Thinking About Heirlooms–52 Ancestors # 8

As my mother aged and started thinking about retiring and downsizing and all that, she began to make lists of the family items she and my father had been given over the years from their families.  Some things had come with a death, others had been brought out by the older generation when they visited or when we visited them.  While I don’t really know anything about how these people made decisions about passing on treasures, I do have some idea about my mother’s process.  I do know that for the generation above my parents, there was little choice: my father was an only child in a family with several “maiden aunt” types and my mother had a single brother.  For our family there were 5 children to be considered.

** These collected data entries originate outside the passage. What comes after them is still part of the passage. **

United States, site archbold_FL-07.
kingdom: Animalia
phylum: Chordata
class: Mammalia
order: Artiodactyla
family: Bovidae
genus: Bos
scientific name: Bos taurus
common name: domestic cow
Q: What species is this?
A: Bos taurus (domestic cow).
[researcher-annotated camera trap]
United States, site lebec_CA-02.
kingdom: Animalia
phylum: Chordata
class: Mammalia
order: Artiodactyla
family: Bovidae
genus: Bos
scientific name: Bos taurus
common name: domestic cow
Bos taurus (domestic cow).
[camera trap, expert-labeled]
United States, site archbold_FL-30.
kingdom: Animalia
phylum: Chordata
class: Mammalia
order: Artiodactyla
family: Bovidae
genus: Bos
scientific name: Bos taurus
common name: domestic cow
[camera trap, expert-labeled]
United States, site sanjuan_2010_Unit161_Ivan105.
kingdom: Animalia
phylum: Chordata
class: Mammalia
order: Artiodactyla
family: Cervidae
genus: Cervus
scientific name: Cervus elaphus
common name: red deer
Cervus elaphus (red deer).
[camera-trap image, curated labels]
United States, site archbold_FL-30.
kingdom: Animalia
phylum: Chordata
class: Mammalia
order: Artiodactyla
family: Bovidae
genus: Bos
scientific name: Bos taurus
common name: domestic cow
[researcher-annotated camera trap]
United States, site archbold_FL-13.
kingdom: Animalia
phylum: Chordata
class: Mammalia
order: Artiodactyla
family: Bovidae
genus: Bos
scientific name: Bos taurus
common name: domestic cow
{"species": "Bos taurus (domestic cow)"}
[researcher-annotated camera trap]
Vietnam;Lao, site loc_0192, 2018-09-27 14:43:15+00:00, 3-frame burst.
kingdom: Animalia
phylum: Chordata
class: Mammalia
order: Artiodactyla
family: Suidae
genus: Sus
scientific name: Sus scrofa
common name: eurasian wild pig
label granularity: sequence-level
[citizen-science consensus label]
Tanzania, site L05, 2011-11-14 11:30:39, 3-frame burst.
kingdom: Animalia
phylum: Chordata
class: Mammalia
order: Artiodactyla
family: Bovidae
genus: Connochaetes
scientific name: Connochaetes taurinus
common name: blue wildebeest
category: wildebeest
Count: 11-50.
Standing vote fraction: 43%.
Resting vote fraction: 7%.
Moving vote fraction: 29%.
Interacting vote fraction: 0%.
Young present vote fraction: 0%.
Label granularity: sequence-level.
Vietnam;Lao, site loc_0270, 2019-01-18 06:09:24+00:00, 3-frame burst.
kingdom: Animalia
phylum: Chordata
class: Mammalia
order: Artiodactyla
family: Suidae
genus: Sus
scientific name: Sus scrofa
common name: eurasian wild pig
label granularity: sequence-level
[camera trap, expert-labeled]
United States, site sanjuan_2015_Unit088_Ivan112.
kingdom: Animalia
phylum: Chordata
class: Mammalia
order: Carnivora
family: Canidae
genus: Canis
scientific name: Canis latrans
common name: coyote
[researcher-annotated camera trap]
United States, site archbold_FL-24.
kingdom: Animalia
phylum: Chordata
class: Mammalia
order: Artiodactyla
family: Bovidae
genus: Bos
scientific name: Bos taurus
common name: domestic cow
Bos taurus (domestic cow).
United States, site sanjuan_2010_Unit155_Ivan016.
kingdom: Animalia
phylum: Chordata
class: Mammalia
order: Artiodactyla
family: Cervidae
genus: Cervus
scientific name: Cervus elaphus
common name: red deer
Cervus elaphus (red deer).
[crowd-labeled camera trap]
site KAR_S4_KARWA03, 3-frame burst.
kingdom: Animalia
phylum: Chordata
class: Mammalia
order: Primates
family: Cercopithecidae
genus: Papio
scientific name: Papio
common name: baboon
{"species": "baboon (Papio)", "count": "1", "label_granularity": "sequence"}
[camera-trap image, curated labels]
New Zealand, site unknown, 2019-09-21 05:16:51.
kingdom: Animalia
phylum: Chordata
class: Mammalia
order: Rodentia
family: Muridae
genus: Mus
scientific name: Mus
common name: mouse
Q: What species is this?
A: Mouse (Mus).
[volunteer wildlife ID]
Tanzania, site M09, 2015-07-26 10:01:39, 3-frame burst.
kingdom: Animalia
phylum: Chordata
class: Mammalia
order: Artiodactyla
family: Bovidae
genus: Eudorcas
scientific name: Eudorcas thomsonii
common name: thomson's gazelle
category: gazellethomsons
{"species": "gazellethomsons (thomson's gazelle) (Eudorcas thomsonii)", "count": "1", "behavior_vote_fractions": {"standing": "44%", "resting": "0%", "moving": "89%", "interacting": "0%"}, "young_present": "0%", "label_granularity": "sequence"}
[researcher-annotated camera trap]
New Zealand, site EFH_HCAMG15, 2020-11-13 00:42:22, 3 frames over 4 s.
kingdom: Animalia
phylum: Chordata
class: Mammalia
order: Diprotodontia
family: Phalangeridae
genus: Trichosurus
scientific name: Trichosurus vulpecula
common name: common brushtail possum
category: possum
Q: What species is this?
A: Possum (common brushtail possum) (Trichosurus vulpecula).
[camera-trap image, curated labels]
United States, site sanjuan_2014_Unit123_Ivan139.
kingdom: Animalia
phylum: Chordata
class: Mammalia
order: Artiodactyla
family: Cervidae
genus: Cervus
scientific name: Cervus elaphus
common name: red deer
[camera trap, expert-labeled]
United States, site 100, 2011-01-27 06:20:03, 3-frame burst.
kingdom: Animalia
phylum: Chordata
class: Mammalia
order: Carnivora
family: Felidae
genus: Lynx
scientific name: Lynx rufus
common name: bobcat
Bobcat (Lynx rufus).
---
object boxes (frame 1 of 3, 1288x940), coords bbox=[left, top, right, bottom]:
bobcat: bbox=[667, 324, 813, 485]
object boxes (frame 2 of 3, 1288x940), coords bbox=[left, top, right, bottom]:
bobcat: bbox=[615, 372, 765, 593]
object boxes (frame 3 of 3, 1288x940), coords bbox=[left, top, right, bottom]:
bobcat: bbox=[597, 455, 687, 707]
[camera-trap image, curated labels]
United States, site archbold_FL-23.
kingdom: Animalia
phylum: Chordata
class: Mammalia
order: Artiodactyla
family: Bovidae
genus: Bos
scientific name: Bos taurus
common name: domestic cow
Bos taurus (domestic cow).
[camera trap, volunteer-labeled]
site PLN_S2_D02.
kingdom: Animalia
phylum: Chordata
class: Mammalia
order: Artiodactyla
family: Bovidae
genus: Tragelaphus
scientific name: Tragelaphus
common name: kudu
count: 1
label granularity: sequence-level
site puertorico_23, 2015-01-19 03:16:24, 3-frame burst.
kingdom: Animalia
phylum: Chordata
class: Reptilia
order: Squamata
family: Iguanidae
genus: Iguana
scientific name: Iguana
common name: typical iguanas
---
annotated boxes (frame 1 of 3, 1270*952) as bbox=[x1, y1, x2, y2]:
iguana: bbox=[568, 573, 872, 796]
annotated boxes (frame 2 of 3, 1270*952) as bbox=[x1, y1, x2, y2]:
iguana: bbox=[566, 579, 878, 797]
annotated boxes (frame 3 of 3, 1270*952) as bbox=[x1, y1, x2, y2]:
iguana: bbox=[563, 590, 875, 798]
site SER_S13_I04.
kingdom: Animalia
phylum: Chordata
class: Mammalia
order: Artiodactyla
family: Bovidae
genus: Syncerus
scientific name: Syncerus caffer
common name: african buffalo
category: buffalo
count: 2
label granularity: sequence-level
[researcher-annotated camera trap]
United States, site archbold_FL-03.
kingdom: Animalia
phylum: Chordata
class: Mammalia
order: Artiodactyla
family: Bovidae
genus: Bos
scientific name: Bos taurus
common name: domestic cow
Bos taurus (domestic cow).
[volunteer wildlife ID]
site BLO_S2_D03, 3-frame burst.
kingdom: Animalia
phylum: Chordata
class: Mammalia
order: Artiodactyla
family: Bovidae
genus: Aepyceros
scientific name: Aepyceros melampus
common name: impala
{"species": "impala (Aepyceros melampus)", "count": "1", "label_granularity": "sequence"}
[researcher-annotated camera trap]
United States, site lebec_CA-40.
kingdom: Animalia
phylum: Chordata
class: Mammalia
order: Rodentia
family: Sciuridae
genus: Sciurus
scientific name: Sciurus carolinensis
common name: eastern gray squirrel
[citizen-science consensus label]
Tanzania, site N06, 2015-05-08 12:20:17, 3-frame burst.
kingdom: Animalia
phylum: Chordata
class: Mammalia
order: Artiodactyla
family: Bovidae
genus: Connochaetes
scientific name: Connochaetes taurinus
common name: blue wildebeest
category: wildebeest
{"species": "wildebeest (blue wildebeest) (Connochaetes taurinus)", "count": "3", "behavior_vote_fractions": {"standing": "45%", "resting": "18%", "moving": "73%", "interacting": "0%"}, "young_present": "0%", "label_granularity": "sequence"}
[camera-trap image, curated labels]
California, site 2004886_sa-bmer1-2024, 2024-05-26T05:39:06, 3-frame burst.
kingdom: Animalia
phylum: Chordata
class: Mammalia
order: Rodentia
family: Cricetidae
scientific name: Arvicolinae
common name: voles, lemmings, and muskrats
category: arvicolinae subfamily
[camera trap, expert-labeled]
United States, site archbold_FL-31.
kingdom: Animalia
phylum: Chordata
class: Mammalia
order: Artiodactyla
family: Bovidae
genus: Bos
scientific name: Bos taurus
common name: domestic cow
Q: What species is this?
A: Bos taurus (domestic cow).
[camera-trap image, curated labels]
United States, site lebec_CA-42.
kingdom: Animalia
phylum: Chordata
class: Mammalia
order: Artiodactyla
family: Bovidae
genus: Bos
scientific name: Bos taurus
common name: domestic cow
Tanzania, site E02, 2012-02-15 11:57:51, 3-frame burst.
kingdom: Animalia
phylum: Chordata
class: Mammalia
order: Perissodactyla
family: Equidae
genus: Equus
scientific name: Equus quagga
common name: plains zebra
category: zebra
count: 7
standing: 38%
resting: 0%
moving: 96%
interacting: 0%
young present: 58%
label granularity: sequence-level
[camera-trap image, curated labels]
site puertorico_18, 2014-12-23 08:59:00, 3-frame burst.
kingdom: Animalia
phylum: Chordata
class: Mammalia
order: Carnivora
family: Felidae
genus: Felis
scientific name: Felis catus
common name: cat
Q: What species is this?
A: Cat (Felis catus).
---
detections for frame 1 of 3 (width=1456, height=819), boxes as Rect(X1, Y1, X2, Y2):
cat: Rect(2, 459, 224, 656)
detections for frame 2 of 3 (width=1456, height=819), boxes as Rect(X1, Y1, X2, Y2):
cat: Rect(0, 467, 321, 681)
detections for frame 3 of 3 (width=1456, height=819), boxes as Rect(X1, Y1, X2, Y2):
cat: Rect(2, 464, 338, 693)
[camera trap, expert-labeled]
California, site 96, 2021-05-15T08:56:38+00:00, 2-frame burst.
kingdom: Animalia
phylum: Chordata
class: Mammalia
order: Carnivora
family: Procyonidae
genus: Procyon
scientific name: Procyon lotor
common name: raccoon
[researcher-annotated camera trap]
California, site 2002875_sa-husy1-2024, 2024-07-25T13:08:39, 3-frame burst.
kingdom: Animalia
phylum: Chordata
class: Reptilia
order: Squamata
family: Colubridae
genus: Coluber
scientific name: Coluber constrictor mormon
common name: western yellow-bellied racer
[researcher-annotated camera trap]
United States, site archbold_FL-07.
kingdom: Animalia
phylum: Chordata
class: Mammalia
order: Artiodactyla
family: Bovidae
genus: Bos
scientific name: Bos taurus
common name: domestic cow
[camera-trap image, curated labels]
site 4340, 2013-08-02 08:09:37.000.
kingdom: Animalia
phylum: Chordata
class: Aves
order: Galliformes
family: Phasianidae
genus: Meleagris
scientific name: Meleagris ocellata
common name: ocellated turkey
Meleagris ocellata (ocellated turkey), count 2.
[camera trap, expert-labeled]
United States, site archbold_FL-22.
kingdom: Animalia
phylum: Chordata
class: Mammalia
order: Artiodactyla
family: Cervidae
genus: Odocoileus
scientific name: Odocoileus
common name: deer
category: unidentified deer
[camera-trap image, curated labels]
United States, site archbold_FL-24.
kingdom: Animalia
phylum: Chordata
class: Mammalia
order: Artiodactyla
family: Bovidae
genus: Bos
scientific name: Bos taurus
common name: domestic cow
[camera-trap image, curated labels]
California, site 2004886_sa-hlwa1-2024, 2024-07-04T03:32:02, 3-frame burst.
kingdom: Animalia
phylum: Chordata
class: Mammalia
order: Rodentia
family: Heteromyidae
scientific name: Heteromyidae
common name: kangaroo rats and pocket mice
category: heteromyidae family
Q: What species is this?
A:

One of the things that was always true of my mother, and verbalized by her, was that she wanted to treat the 5 of us both as individuals and not all alike but also equally.  So, for example, some permissions came to each of us at the age my parents (or mother) had decided was most appropriate.  Allowances, when we got bigger allowances, what we needed to do with that money, chores, were all laid out.  You knew when you would be expected to start being responsible for setting the table or or for clearing it, or helping shovel snow.  To the extent she could, the chores and the allowances, were pretty gender-blind among the two girls and three boys.  And if there were differences a lot of effort and thought went into making the requirements (frequency, amount of time required) as equivalent as possible while increasing responsibility with age.

This goal of treating us all equally was also noticeable in my mother’s thinking about dividing up the family heirlooms.  She made lists.  She thought about who should be given something and why.  She tried to spread out the various items in terms of kind (silver tableware, trays, pictures, etc.) and based on who they had belonged to originally.  She may have asked, occasionally, about whether you wanted this thing or that, but her position was that it was her responsibility to pass them on and she didn’t want to start any family arguments when she was gone, if she could help it.

Now this may make it sound as if there was a huge treasure trove of valuable family heirlooms in her possession.  Not so.  Also, she started passing items on long before she downsized, so it is difficult in the present to say when something came to me or what she said about it when she gave it to me.  I wish I had been more foresighted about keeping track.  Many of the most-appreciated-by-me items are pictures and albums, and letters/diaries.

However, one of the oldest tangible items she passed to me (and I don’t know why I got it as opposed to any of my siblings) is a very old vellum wallet or pocket book.  The best thing about this is that it came with an old piece of paper, that gives the provenance for the wallet.  We had it framed in a shadow-box with protective glass, and it hangs on my family wall in the dining room.

I know I’ve had it for more than 25 years at this point because in the fall of 1991 I took it to a conservator at Northeast Document Conservation Center to have it looked at.  The conservator did not take it out of the sealed shadow-box but by close looking was able to tell me several interesting things about it.  The provenance said it was a pocket book originally belonging to Stephen Hussey (c 1630-1718, my 8g grandfather) and passed down to various grandsons and ending up with Theodore Justice in about 1836.  What Theodore (my 2 g-grand uncle) did with it on his death is undocumented so far.  However it likely stayed with his mother until her death and then with one of her grandchildren who passed it along to my father eventually.